▸ **TASK PROMPT**: Copy out, word for word, the lines of the records starting at the line that contains "Across the set" and ending at the end of the records. Leave the pictures out of your answer.

>> BEGIN STORED ROWS

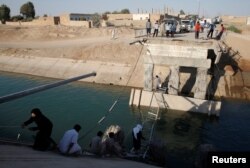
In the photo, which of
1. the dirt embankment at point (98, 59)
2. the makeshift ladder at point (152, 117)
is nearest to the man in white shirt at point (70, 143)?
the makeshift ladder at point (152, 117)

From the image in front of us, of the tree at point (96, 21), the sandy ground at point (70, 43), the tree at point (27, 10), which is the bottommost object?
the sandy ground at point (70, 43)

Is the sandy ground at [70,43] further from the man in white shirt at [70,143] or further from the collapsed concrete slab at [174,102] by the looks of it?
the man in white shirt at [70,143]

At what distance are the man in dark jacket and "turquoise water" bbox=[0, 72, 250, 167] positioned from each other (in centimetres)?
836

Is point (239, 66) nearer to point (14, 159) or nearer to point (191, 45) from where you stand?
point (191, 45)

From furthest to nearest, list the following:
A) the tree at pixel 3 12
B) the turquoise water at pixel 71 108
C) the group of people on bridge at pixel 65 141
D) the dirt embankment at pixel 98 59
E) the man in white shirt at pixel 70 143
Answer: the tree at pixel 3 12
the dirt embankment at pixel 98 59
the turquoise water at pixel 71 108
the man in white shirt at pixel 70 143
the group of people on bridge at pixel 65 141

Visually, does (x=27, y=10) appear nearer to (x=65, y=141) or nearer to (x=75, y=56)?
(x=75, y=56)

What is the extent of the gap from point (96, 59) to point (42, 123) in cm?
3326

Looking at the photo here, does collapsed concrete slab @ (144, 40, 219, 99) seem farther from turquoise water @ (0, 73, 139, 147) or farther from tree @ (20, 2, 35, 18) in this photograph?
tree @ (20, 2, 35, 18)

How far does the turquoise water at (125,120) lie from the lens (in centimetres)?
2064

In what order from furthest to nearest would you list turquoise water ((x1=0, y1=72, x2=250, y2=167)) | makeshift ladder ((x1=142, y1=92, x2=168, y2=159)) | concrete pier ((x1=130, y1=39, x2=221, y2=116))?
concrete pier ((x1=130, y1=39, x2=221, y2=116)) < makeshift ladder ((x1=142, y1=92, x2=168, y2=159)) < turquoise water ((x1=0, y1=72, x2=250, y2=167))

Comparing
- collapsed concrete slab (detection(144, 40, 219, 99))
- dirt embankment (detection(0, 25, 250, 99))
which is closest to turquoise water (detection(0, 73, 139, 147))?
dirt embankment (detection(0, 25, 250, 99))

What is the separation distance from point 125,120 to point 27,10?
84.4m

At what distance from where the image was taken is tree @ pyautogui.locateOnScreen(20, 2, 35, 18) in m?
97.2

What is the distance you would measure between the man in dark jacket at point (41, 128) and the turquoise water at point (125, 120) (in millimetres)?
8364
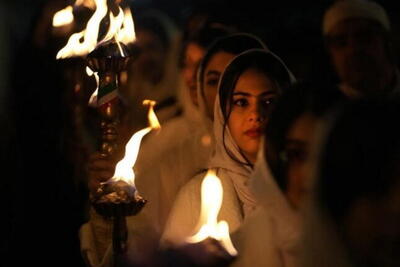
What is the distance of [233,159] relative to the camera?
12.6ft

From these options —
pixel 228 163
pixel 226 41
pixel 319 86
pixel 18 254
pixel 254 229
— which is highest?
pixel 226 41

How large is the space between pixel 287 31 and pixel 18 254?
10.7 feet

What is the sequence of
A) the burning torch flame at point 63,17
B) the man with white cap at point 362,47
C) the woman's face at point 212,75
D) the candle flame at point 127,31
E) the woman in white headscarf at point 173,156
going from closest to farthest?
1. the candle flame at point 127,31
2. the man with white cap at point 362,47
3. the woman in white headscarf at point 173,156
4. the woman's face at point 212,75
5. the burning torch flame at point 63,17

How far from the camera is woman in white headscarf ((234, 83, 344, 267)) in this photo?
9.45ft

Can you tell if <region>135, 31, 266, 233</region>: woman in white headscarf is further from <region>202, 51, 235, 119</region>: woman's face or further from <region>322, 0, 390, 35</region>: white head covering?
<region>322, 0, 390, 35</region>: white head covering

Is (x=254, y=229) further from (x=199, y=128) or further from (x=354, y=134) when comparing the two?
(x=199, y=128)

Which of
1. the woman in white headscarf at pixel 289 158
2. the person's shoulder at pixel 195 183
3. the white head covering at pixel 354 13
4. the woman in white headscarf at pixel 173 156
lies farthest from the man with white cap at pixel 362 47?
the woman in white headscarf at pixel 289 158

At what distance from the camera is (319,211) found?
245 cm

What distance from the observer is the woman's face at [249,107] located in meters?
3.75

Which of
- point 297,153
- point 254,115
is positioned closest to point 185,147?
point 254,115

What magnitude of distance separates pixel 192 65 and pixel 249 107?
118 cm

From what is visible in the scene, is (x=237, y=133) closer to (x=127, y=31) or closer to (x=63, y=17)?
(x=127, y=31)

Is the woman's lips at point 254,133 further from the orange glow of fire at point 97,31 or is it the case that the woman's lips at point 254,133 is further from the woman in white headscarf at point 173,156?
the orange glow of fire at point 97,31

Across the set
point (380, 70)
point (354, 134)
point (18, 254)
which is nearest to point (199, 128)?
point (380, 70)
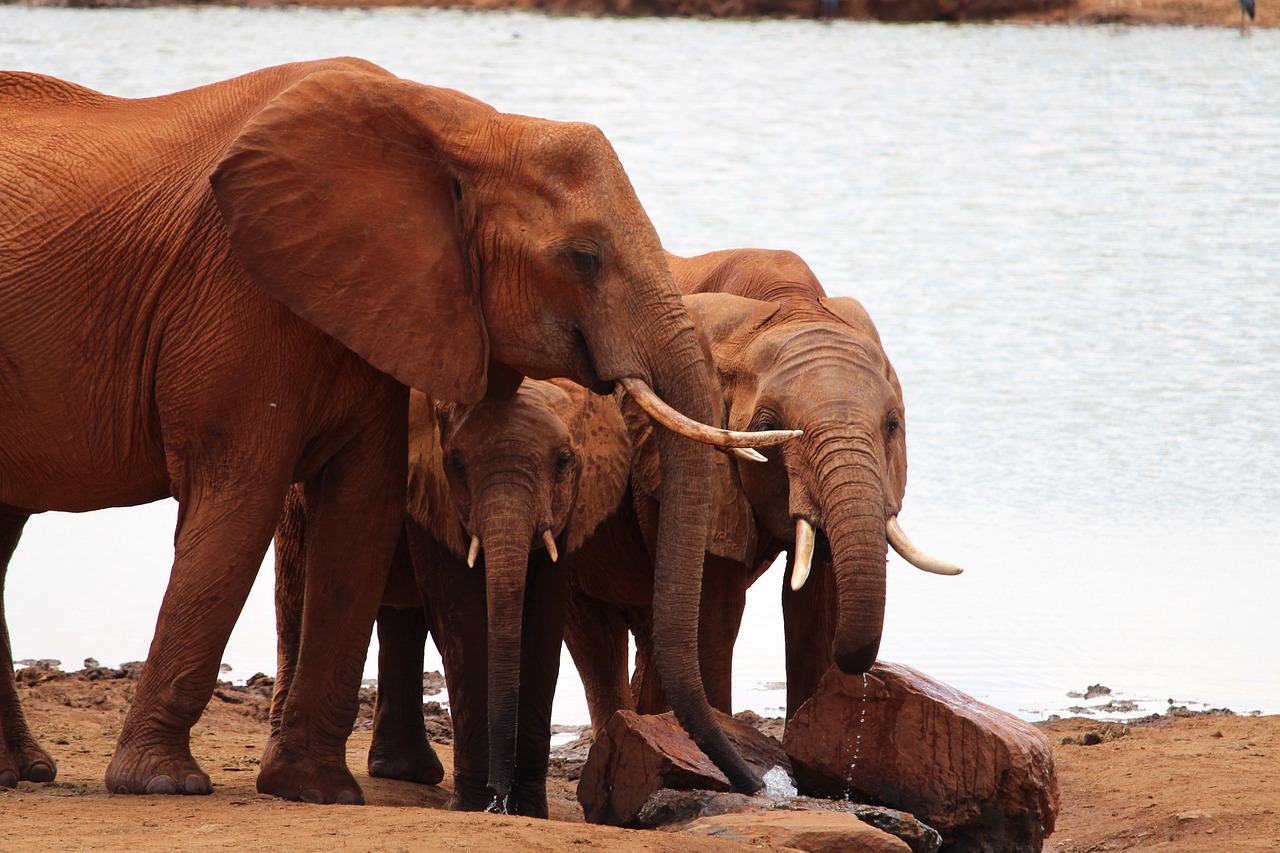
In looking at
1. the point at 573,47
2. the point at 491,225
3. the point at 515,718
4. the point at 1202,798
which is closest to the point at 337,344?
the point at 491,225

>> END STORED ROWS

▸ **THE RESULT**:
Across the set
point (380, 70)
point (354, 134)
point (18, 254)
which is nearest to point (199, 128)?
point (380, 70)
In looking at
1. the point at 573,47
2. the point at 491,225
3. the point at 515,718
4. the point at 1202,798
which is closest to the point at 337,344?
the point at 491,225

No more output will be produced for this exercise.